Jeremiah did the same: “Thy words were found, and I did eat them; and Thy word was unto me the joy and rejoicing of mine heart: for I am called by Thy name, O Lord God of hosts” Jer.15.16.  See also Rev.10.2,8-11: John took “the little book out of the angel’s hand, and ate it up … And he said unto me, ‘Thou must prophesy again before many peoples, and nations, and tongues, and kings.’”  He needed the contents of “the little book” in order to do this.

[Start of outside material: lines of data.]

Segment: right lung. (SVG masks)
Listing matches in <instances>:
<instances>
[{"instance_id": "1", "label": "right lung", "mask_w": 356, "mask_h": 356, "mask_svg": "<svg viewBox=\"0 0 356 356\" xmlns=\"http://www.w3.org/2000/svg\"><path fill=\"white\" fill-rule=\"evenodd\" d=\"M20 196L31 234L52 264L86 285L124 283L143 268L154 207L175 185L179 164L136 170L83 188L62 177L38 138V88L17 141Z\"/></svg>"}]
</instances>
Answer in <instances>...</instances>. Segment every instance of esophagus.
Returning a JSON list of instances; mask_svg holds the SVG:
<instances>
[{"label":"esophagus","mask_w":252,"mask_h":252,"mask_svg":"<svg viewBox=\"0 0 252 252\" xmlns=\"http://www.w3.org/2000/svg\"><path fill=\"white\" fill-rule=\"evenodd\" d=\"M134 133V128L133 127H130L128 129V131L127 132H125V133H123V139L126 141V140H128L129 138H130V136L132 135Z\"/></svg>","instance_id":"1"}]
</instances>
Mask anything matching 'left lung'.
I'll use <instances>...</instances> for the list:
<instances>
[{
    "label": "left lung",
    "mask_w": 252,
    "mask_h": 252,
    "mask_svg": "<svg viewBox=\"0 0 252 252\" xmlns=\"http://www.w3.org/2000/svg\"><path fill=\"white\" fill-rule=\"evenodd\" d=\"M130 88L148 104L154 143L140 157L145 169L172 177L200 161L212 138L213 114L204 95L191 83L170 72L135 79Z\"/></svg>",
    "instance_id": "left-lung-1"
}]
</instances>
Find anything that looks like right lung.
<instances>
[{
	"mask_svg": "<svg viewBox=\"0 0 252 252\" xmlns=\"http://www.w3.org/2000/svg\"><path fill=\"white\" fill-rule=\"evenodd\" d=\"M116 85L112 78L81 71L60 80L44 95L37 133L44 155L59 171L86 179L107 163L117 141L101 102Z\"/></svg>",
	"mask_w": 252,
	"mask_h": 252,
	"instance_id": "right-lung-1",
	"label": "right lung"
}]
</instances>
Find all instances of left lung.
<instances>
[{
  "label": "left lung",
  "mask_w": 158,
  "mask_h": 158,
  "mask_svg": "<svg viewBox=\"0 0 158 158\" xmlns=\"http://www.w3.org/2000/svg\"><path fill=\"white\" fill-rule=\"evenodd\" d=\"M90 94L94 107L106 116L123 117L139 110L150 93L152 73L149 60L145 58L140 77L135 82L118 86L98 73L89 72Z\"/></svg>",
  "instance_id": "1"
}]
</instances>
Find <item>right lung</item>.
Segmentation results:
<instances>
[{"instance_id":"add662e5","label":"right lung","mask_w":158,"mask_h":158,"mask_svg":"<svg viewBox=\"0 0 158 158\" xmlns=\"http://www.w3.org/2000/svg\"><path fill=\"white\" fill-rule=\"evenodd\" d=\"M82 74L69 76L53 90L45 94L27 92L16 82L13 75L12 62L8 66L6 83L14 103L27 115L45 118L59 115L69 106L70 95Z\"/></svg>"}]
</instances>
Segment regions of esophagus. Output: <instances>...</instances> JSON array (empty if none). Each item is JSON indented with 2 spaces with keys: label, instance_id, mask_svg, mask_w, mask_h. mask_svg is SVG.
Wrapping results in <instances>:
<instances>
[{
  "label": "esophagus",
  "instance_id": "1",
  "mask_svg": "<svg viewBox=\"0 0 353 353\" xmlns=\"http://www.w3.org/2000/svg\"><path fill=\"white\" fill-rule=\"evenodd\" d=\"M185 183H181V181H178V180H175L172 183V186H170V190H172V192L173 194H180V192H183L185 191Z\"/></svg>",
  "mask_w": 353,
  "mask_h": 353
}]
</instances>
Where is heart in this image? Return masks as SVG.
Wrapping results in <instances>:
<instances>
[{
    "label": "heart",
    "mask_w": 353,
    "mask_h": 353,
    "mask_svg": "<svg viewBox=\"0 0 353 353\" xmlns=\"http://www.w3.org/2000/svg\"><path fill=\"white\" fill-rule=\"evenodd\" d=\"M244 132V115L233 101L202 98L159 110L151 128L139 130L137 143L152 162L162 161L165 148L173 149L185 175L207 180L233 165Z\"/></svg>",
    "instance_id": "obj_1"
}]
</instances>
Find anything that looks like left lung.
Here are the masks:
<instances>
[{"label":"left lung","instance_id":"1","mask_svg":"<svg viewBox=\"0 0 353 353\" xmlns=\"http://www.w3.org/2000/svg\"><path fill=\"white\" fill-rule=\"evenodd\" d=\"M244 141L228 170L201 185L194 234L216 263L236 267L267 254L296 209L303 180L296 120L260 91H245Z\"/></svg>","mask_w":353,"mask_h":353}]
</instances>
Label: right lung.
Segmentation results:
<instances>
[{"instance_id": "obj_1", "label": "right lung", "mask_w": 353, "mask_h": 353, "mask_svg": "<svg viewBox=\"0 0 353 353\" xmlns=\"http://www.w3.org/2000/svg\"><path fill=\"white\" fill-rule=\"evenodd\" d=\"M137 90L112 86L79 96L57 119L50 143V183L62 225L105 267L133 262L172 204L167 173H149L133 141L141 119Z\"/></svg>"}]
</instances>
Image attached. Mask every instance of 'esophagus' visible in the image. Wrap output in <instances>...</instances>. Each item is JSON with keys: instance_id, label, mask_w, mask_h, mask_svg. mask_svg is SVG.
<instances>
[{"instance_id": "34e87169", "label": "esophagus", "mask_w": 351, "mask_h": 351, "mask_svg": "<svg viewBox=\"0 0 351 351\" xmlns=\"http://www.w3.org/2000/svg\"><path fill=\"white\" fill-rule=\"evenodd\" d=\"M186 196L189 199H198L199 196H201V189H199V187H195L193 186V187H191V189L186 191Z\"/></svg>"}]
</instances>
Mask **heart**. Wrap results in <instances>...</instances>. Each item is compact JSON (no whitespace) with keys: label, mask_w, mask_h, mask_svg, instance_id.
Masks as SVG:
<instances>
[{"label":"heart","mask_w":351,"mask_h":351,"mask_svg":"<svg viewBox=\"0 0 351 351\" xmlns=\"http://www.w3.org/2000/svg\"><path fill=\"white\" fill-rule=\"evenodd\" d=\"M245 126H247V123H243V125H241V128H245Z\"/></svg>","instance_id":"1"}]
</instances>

As H.L. Ellison10 points out, this “strikingly illustrates the union of the Divine and human in the prophetic message.  The message is clearly Divine, from God, for the roll is already written, and that ‘within and without’, and there is, therefore, no room for any additions by the prophet himself.  But the prophet does not merely take it with him to Tel-Abib and read it to the exiles.  He has to eat it, to assimilate it, to make it a living part of himself; this is the human part of the message.”

10  Ellison, H.L., ibid.

Ezekiel was to appropriate God’s word.  Although containing “lamentations, and mourning, and woe”, he found it “as honey for sweetness” 3.3.  In view of the message which follows this seems rather strange!  Perhaps this refers to the entire prophecy, which certainly ends on the sweetest of notes!  We should note, however, that the “lamentations, and mourning, and woe” could account for his “bitterness” and “heat of … spirit” when he was taken to Tel-Abib, 3.14.

How much do we make the Word of God part of us? 
In the words of David Newell, “The Bible is not a ‘dry-as-dust’ textbook, but a hungry man’s meal!”